He put that out of his mind, lining Lydy up and keeping his eyes on the paddles in the hands of the landing signal officer. He was pretty clean on the way in, corrected for the dead area behind the ship, got a last minute wave up and then slammed down dead between the two and three wire.
"Report," Skipper Karcher said as soon as he had walked his wyvern down to the maindeck.
"Spotted plumes to the south and went to investigate. Jo. Commander Gramlich thought they were normals at first but when she went down for a close inspection, on Bast's suggestion, she changed her mind. Last I saw, she and Bast were headed down to engage."
"Just the two of them?" Sassan said, aghast.
"Yes, Major," Herzer replied, somewhat tightly. "I've seen both Commander Gramlich and Bast in action in the water. I'm not worried about them, just whether there's anything left for the follow-on flight."
"That good, huh?" Skipper Karcher chuckled.
"Yes, ma'am," Herzer said, tossing the bundle in his hands up and down. "Bast jumped from Joanna to Lydy to give me these. Then jumped back. She's that good."

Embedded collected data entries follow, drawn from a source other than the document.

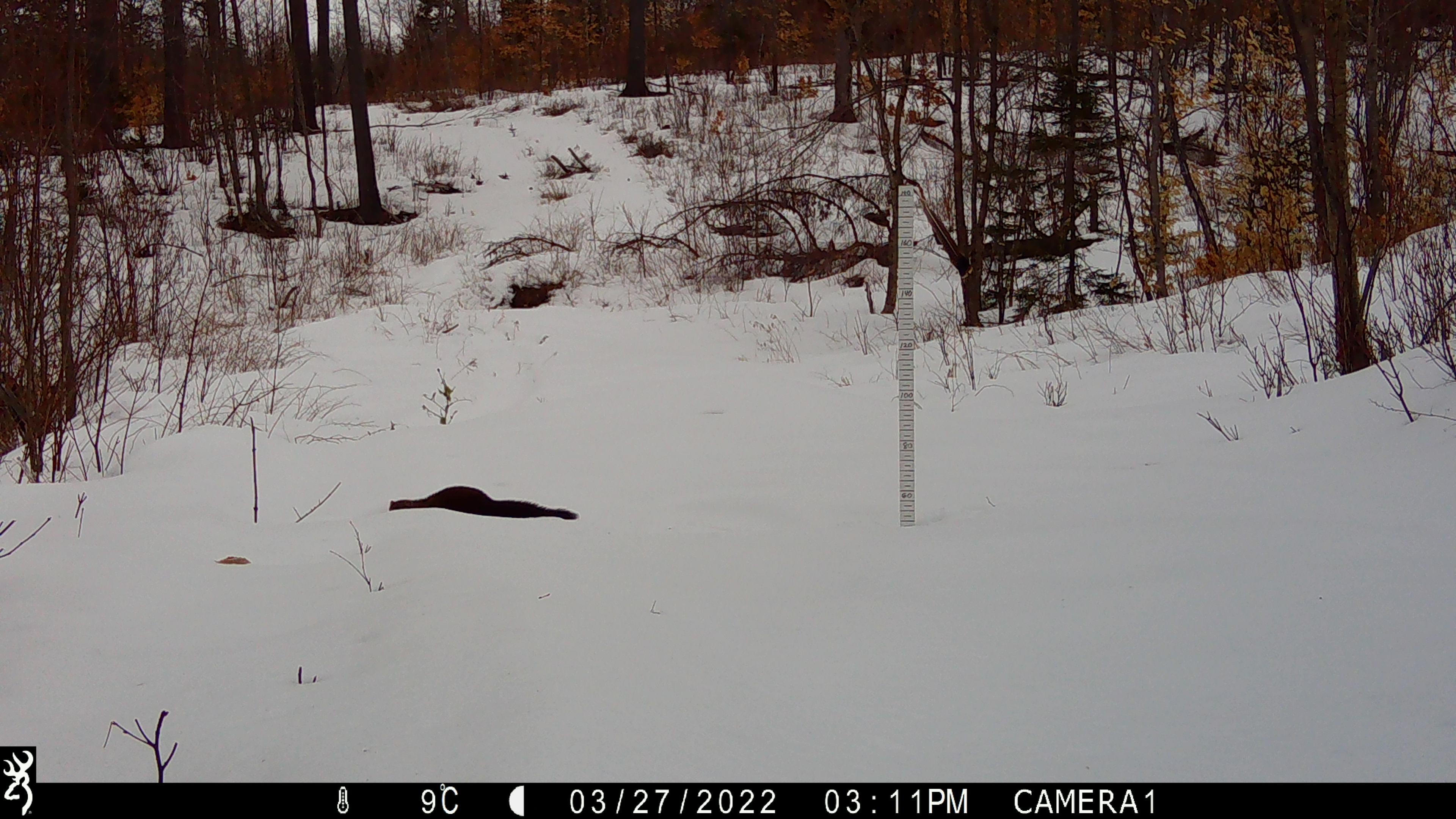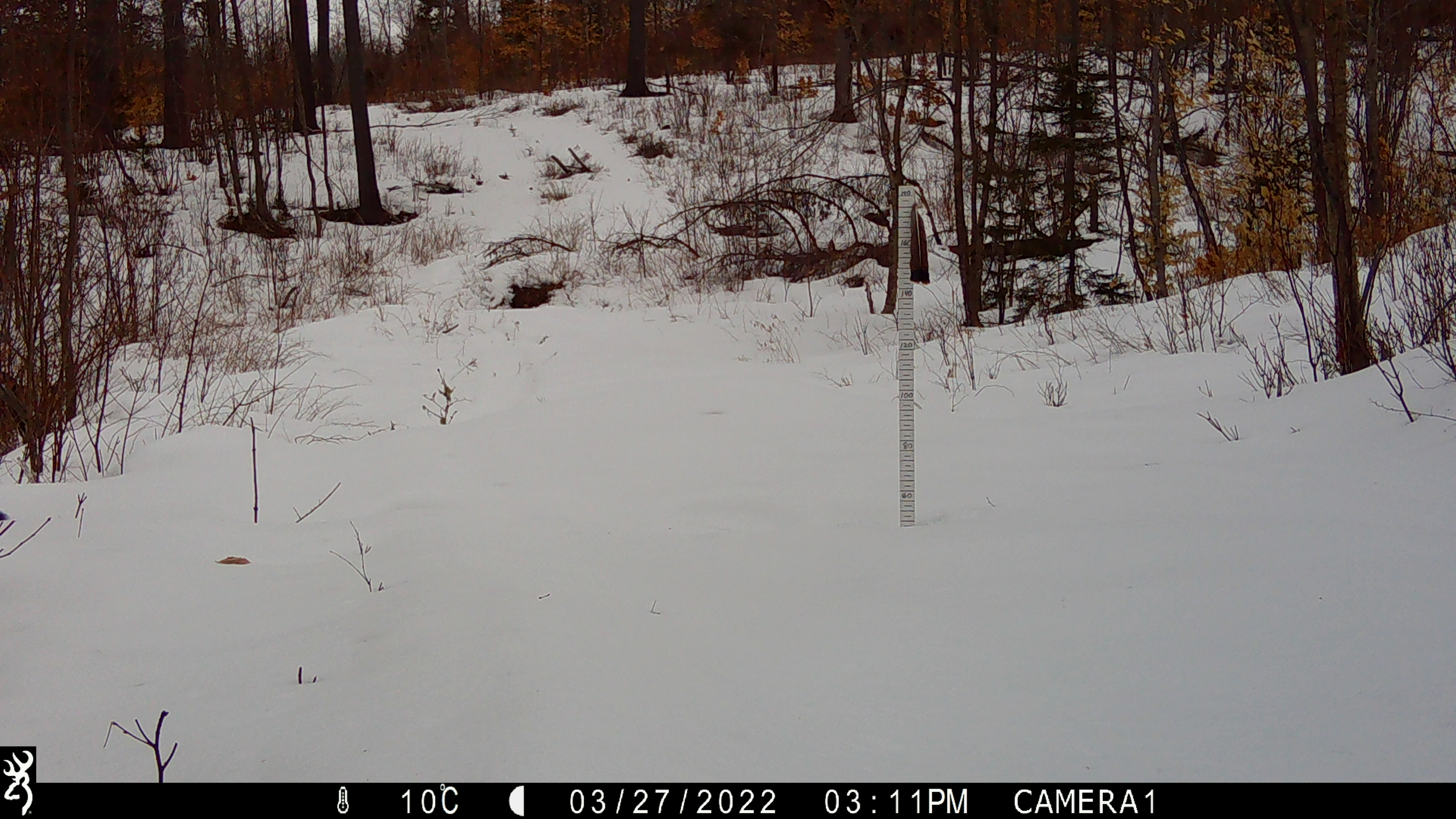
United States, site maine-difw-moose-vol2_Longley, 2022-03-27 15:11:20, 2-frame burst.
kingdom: Animalia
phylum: Chordata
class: Mammalia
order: Carnivora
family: Mustelidae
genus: Pekania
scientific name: Pekania pennanti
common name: fisher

"What is that?" Sassan asked.
"Her clothes," Herzer said, dryly. "She didn't want to get them wet."
* * *
At a signal from the approaching wyverns that the orca were no longer a threat, Karcher turned the task force south to pick up Joanna and Bast; the returning dragon-riders had stated that when they got there all they found were five orca carcasses floating on the surface.
They were directed to the returning dragon by the cover riders and when they were finally sighted Bast was standing on Joanna's head, swaying from side to side as the dragon snaked through the water. Wyverns swam by using their wings but Joanna was long and thin enough that she found it easier to scull from side to side like a snake, her virtually invulnerable wings wrapped around her body as armor.
As the dragon passed the side of the ship Bast leapt off her head and onto the deck. Joanna had given her a bit of an assist but it should have been impossible for her to not only clear the bulwarks but land near the middle of the deck. When she saw Herzer she trotted over to him and leapt through the air again, landing, stark naked except for her sword, with her legs wrapped around his middle and one hand hooked in his collar.
"That was fun," she said, grinning and swinging back and forth, much like an orangutan hanging on a tree branch. "Let's find some more."
Skipper Karcher looked at her, obviously about to ask a question and then shut her mouth as Joanna climbed over the side of the ship. The starboard rear rail of the maindeck was removable and mats were laid in place for this exact purpose and Joanna slithered up onto the deck without incident.
"What happened, Commander?" Karcher asked.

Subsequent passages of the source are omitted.